What is required: Repeat the following entries verbatim, apart from the pictures.

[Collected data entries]

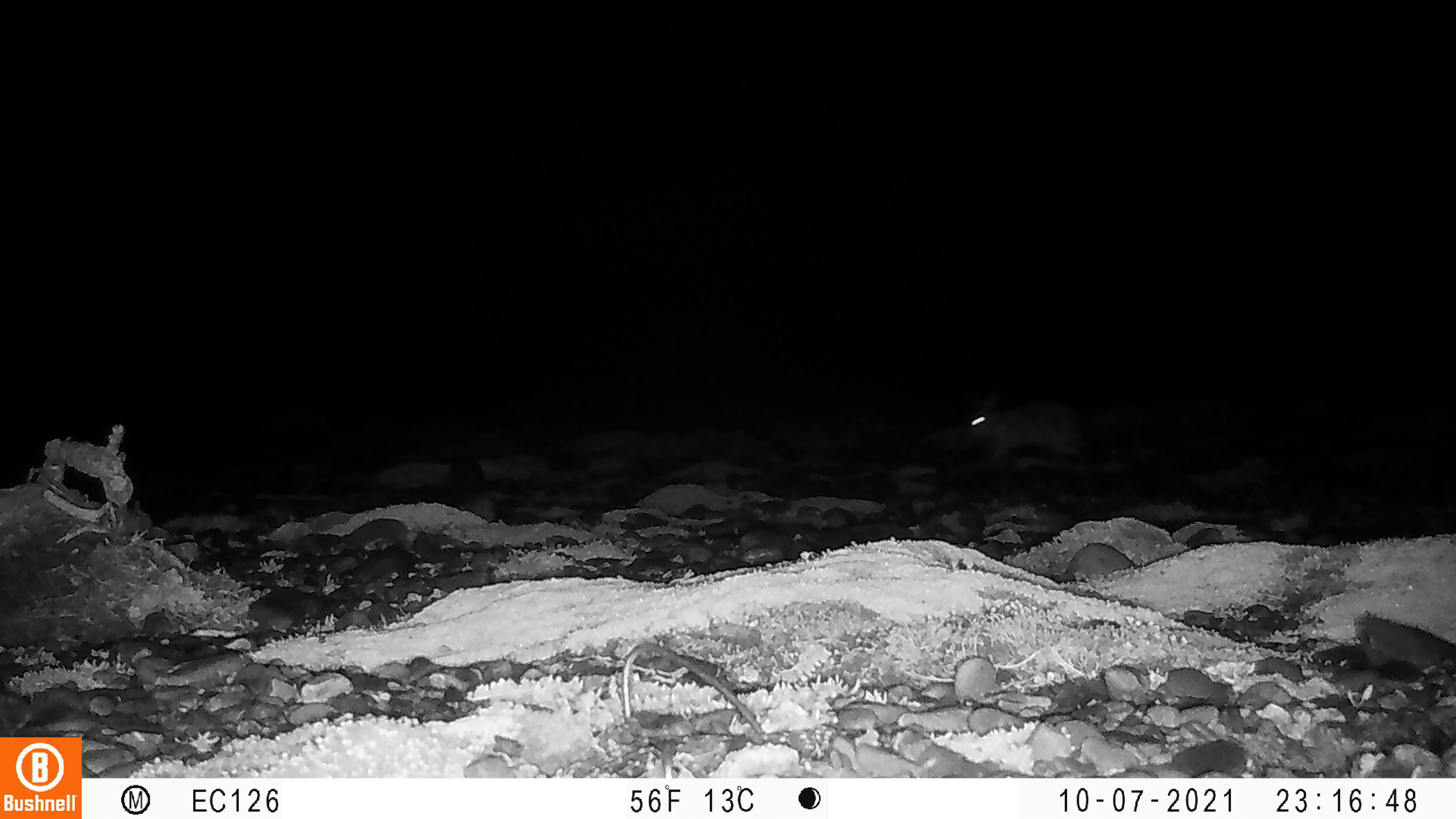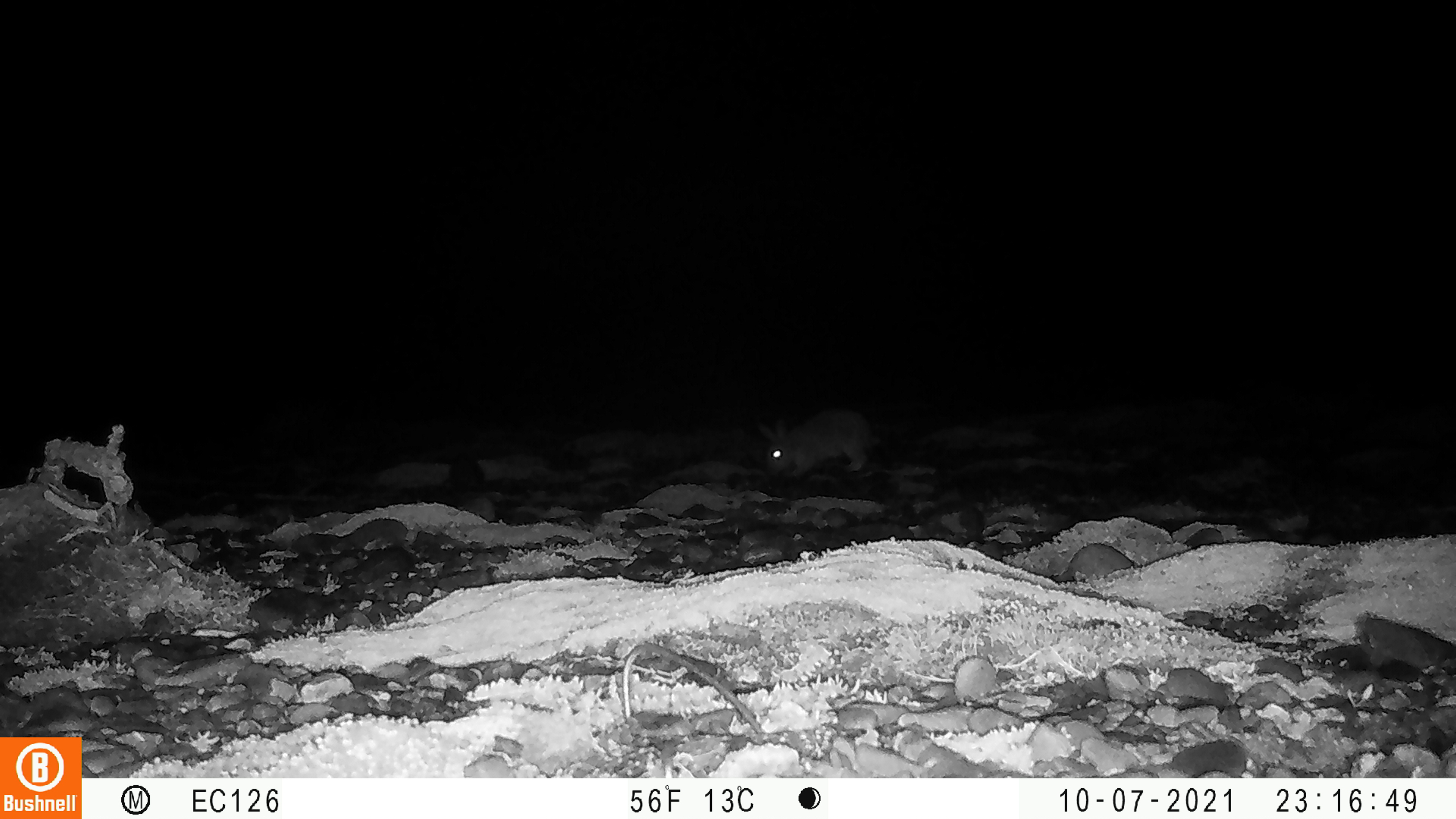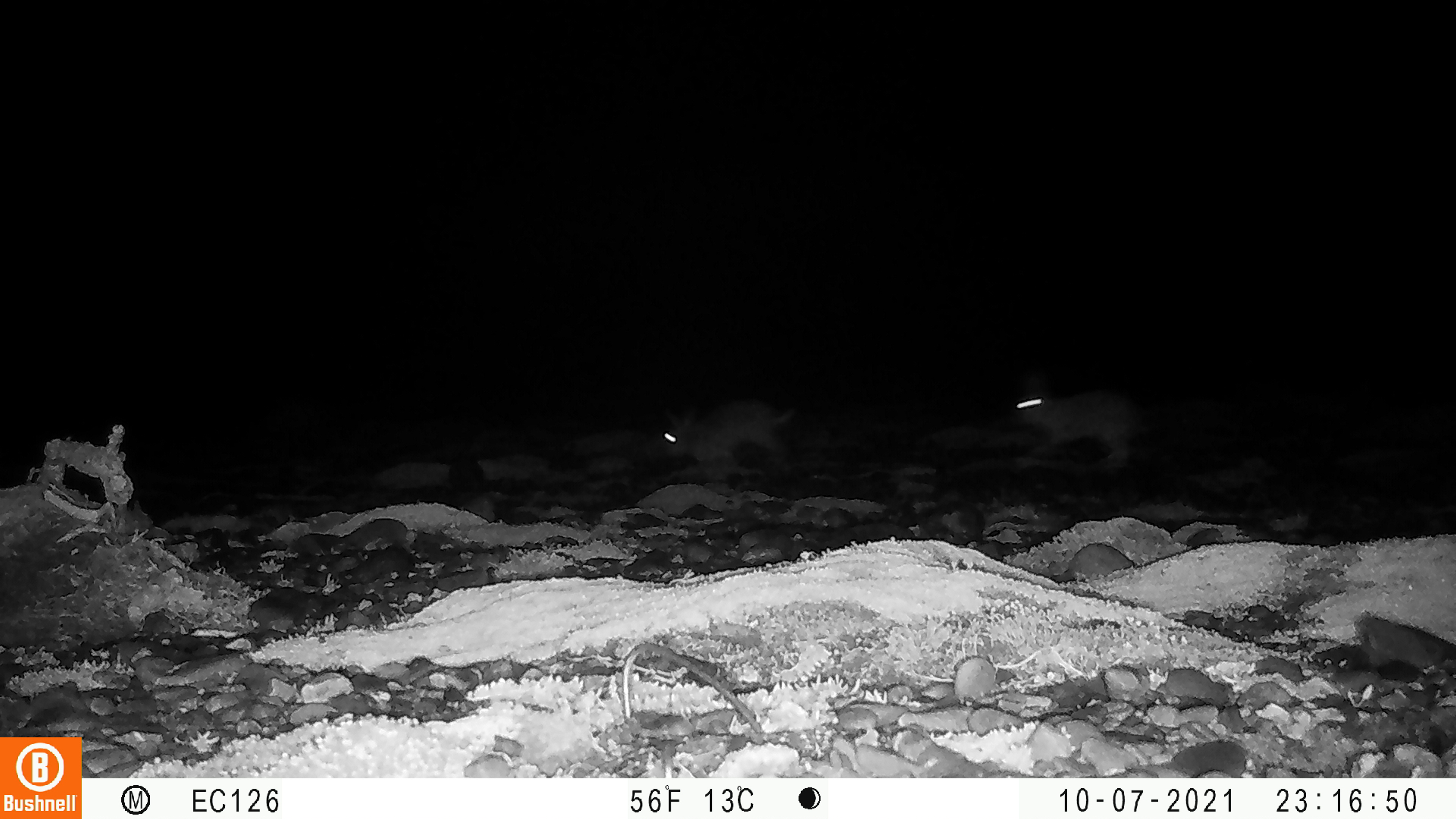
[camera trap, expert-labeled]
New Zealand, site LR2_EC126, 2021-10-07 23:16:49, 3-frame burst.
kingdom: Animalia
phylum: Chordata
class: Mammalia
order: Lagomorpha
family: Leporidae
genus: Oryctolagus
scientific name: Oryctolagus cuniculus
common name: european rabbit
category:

Solution to this task:
[camera trap, expert-labeled]
New Zealand, site LR2_EC126, 2021-10-07 23:16:49, 3-frame burst.
kingdom: Animalia
phylum: Chordata
class: Mammalia
order: Lagomorpha
family: Leporidae
genus: Oryctolagus
scientific name: Oryctolagus cuniculus
common name: european rabbit
category:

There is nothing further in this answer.